RECORDS TO PROCESS —
▼

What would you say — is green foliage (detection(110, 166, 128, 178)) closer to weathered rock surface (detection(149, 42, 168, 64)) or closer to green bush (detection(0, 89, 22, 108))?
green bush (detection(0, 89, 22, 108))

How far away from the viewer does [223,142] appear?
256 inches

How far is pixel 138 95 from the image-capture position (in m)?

▲
▼

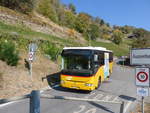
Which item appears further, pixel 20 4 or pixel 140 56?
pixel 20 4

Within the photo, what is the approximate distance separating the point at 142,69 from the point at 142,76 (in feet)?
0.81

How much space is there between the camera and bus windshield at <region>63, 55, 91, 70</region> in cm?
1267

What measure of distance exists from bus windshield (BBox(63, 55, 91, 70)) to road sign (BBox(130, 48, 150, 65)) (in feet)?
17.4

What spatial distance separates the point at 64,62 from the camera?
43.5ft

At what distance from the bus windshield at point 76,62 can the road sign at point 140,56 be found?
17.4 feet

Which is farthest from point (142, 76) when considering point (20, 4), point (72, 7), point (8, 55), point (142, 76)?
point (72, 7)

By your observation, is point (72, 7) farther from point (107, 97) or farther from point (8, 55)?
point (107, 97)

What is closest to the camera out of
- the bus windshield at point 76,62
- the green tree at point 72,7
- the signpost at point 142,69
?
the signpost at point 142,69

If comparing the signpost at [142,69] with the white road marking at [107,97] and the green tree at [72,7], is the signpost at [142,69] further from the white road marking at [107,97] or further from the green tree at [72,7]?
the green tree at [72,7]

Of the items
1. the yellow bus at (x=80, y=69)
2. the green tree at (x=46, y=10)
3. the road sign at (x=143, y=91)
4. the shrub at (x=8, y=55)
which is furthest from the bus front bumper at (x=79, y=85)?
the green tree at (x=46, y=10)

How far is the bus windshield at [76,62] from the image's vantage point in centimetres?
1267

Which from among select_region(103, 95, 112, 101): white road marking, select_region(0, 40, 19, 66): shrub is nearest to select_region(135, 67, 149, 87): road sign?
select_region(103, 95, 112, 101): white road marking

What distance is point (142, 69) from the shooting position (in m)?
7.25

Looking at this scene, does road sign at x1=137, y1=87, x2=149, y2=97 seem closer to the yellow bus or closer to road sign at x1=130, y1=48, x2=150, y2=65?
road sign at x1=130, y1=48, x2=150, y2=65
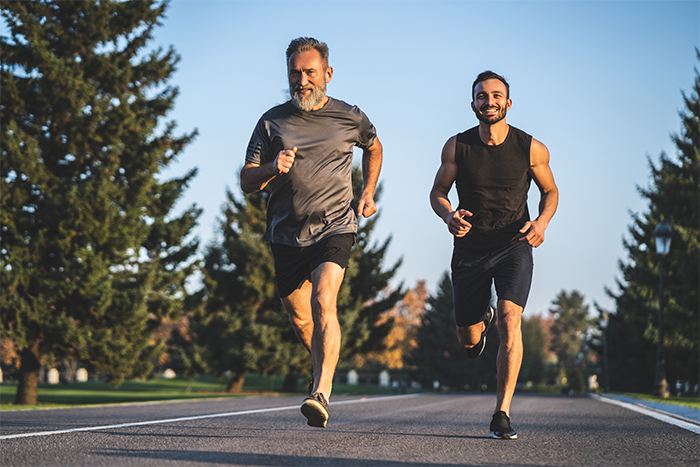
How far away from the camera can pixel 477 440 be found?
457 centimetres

▲

Please put the listing lines between the line holding "How far is the" and the line holding "457 centimetres", inclusive, into a numbered list, omitting blank lines. Leave the pictures out.

1. How far is the bus windshield at [76,62] from the image's vantage point in centimetres?
2. 1267
3. Which from among select_region(103, 95, 112, 101): white road marking, select_region(0, 40, 19, 66): shrub is nearest to select_region(135, 67, 149, 87): road sign?
4. select_region(103, 95, 112, 101): white road marking
5. What distance is point (142, 69) from the shooting position (in m)?
6. 7.25
7. Looking at this scene, does road sign at x1=137, y1=87, x2=149, y2=97 seem closer to the yellow bus or closer to road sign at x1=130, y1=48, x2=150, y2=65?
8. road sign at x1=130, y1=48, x2=150, y2=65
9. How far away from the camera can pixel 477 440 be found?
10. 457 centimetres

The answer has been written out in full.